Hacker News new | ask | show | jobs
by big_whack 896 days ago
A lot of the commenters seem like database fans instinctively jumping to defend databases. The post is talking about contexts where you are dealing with petabytes of data. Building processing systems for petabytes has a separate set of problems from what most people have experienced. Having a single Postgres for your startup is probably fine, that's not the point here.

There is no option to just "put it all in a database". You need to compose a number of different systems. You use your individual databases as indexes, not as primary storage, and the primary storage is probably S3. The post is interesting and the author has been working on this stuff for a while. He wrote Apache Storm and used to promote some of these concepts as the "Lambda architecture" though I haven't seen that term in a while.

4 comments

So what you're saying is that this article is irrelevant for 99.999% of developers. The instinctive jump to defend databases is completely understandable given that context.

> You use your individual databases as indexes, not as primary storage, and the primary storage is probably S3.

Which is a perfectly valid use for a database. Our company's document management system uses a big database for metadata and then, of course, stores the actual files on disk.

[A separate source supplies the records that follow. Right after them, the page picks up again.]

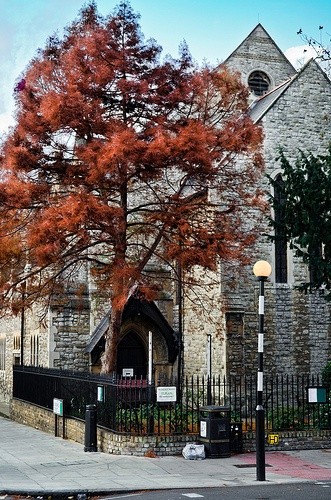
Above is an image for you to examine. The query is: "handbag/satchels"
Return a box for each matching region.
[182,444,206,460]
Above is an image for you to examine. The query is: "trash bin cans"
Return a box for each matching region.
[197,406,231,459]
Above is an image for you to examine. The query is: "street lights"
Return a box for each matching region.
[253,260,271,482]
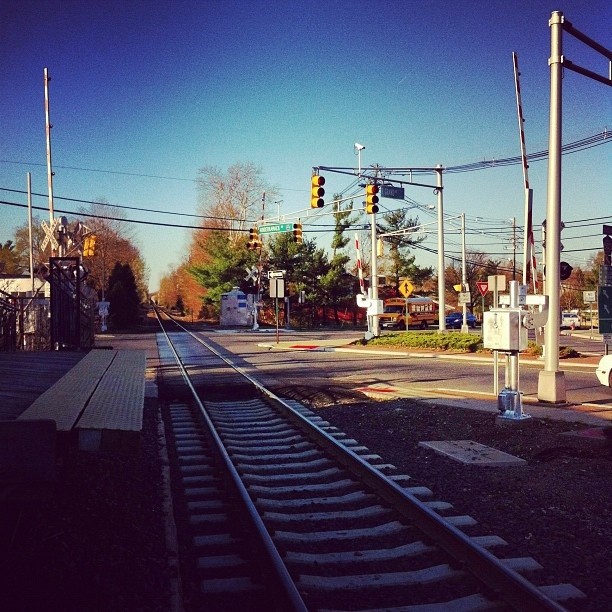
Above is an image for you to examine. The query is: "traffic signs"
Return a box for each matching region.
[268,270,284,278]
[258,223,296,234]
[598,285,612,335]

I think the complexity gets really crazy at high scale, but the complexity caused by databases is still significant at low scale as well. For example, needing to use an ORM and dealing with all the ways that can leak is pure complexity caused by not being able to index your domain model directly.
I feel like there are a couple different points -

* The immutability, lambda architecture points I agree with. I think the separation of the immutable log from the views is important. Databases are frequently used in ways that go against these principles.

* I am not sold that being unable to express the domain model correctly is really a fair criticism of databases. Most businesses in my experience have a domain that is modeled pretty well in a relational DB. I haven't seen a better general solution yet, though I haven't checked out Rama.

At the low end of the scale, there are a lot of companies (or projects) for which the entire dataset fits in a single managed Postgres instance, without any DBA or scalability needs. They still suffer from complexity due to mutable state, but the architectural separation of source of truth vs "views" can be implemented inside the one database, using an append only table and materialized views. There are some kinds of data that are poorly modeled this way (e.g images) but many kinds that work well.

So I don't really view the architectural ideas as repudiating databases in general, more as repudiating a mutable approach to data management.

I've never known anyone to _need_ to use an ORM, it's always been out of convenience.
The article should probably just explicitly say that, to avoid all this arguing.
> Having a single Postgres for your startup is probably fine

It’s also probably fine for about 95% of companies, and that figure is rising.